_提示文_
>>>>

この共通法令に関する問題は各類に共通するもので、基本的な項目として立入検査等・防火管理・消防用設備の種類・消防用設備等の設置維持・消防設備士制度・検定制度などの幅広い範囲となっています。

この共通法令は甲種であれば法令問題15問のうち8問が、乙種であれば法令問題10問のうち6問出題され、法令問題の半分以上を占めていますので甘く見ずにしっかりと確認を行い、他の類の免許をお持ちの方はこの共通法令は科目免除をすることができます。

 

用語解説

消防法で使用されている用語を説明していきますが、この用語を理解できないとこの先の内容が理解できなくなりますのでいきなりですがとても重要な部分です。

①防火対象物

山林・舟車・船きょもしくはふ頭に繋留された船舶・建築物やその他の工作物若しくはこれらに属する物

を定義とし、消防法施行令別表第一という一覧表に記載のある建築物の用途を指し、簡単に言うと「一般家庭(一戸建て住宅)」を除いた建築物と思っていただければ良いです。

以下余談です…

ちなみに「山林」とは、単に山岳森林に限らず、森林はもとより原野や荒蕪地こうぶちも含まれます。

「舟車」(しゅうしゃ)とは、船舶や車両(電車・バス・自家用車など)を指します。難しく言うと、「船舶安全法第2条第1項の規定を適用しない船舶・端舟(たんしゅう)・はしけ・被曳船(ひえいせん)その他の舟及び車両をいう」になります。

ちなみに

  • 端舟  →  航行推進力としてエンジンや帆を使用しない舟、ボートや小舟など。
  • はしけ  →  本船と波止場の間を行き来して乗客や貨物を運ぶ小舟のこと。
  • 被曳船  →  他の船に引っ張られている船。

<<<<

_練習課題_
(1) 消防法の共通法令についての提示文から、「を定義とし、消防法施行令別表」から「被曳船  →  他の船に引っ張られている船。」までの部分を一字一句変えずに書き出すこと。
(2) 消防法の共通法令についての提示文を、最後に示された文のあとから書き継ぐこと。

_データ欄_
>>>>

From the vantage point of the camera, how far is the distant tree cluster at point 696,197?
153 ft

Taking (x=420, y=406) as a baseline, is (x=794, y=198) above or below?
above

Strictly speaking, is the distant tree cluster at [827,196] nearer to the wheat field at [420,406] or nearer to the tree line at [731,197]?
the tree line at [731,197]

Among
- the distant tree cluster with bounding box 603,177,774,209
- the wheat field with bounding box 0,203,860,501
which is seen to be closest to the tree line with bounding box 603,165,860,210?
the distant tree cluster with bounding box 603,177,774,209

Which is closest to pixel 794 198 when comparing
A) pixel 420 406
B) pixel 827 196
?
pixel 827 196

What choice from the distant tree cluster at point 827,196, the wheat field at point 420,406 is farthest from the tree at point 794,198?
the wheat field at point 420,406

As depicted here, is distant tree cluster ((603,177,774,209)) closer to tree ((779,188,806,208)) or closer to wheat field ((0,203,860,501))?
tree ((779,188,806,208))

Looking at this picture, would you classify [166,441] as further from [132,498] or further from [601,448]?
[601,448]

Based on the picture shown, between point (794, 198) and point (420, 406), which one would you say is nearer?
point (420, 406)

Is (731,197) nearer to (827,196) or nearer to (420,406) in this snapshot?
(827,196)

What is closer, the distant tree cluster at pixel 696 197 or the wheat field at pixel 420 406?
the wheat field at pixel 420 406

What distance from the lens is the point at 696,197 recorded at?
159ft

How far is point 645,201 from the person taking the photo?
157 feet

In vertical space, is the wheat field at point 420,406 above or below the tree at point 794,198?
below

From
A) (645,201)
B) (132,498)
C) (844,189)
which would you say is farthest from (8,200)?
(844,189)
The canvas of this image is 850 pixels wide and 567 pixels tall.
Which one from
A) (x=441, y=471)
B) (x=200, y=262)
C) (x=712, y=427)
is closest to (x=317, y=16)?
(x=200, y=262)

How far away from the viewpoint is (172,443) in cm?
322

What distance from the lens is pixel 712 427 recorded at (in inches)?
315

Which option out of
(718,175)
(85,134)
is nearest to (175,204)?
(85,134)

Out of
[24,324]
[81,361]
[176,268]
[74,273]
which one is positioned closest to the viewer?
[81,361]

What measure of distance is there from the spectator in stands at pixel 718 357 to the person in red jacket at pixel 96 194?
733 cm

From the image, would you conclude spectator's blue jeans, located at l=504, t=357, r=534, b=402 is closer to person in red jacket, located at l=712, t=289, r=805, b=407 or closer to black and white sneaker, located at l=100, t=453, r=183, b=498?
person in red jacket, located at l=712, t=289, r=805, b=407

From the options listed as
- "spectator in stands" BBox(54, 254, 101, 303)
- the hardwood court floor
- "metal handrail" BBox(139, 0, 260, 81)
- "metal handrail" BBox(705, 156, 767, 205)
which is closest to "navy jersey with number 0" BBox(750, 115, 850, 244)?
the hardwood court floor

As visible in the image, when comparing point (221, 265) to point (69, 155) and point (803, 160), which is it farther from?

<<<<

_課題別の解答_
(1)
を定義とし、消防法施行令別表第一という一覧表に記載のある建築物の用途を指し、簡単に言うと「一般家庭(一戸建て住宅)」を除いた建築物と思っていただければ良いです。

以下余談です…

ちなみに「山林」とは、単に山岳森林に限らず、森林はもとより原野や荒蕪地こうぶちも含まれます。

「舟車」(しゅうしゃ)とは、船舶や車両(電車・バス・自家用車など)を指します。難しく言うと、「船舶安全法第2条第1項の規定を適用しない船舶・端舟(たんしゅう)・はしけ・被曳船(ひえいせん)その他の舟及び車両をいう」になります。

ちなみに

  • 端舟  →  航行推進力としてエンジンや帆を使用しない舟、ボートや小舟など。
  • はしけ  →  本船と波止場の間を行き来して乗客や貨物を運ぶ小舟のこと。
  • 被曳船  →  他の船に引っ張られている船。

(2)
「船きょ若しくはふ頭に繋留された船舶」とは、船の建造や修理・荷役作業などのために造られた設備や施設の総称(英語でドック)をいい、船渠(せんきょ)ともいう。航行中のものは含まれない。

「建築物その他の工作物」の「建築物」とは、「土地に定着する工作物のうち、屋根及び柱若しくは壁を有するもの、これらに附属する門若しくはへい、観覧のための工作物又は地下若しくは高架の工作物内に設ける事務所、店舗、興行所、倉庫その他これらに類する施設をいい、建築設備を含む」と規定されている。また「工作物」とは、人為的に土地に固定して設備されたものをいい、橋梁(きょうりょう)、トンネル、電柱などがこれに該当する。

 

②消防対象物

山林・舟車・船きょもしくはふ頭に繋留された船舶・建築物やその他の工作物又は物件

を定義とし、これには防火対象物と無関係な物件(一般家庭の一戸建て住宅など)を含む建物を指します。

上記「防火対象物」との違いとして、定義の文言の最後の「その他の工作物若しくはこれらに属する物」と「その他の工作物又は物件」を比較する問題は良く出題されます。

 

③関係ある場所

防火対象物、又は消防対象物がある場所のことをいう。

 

関係者

よく防火対象物の関係者…といいますが、関係者には所有者管理者占有者の3つがありますが、防火管理者は含まれません

  • 所有者…防火対象物を所有する者で、大家・オーナー・社長など所有権のある者。
  • 管理者…防火対象物を管理する者で、ビル管理会社・管理委託業者など所有者ではないが管理権限を持つ者。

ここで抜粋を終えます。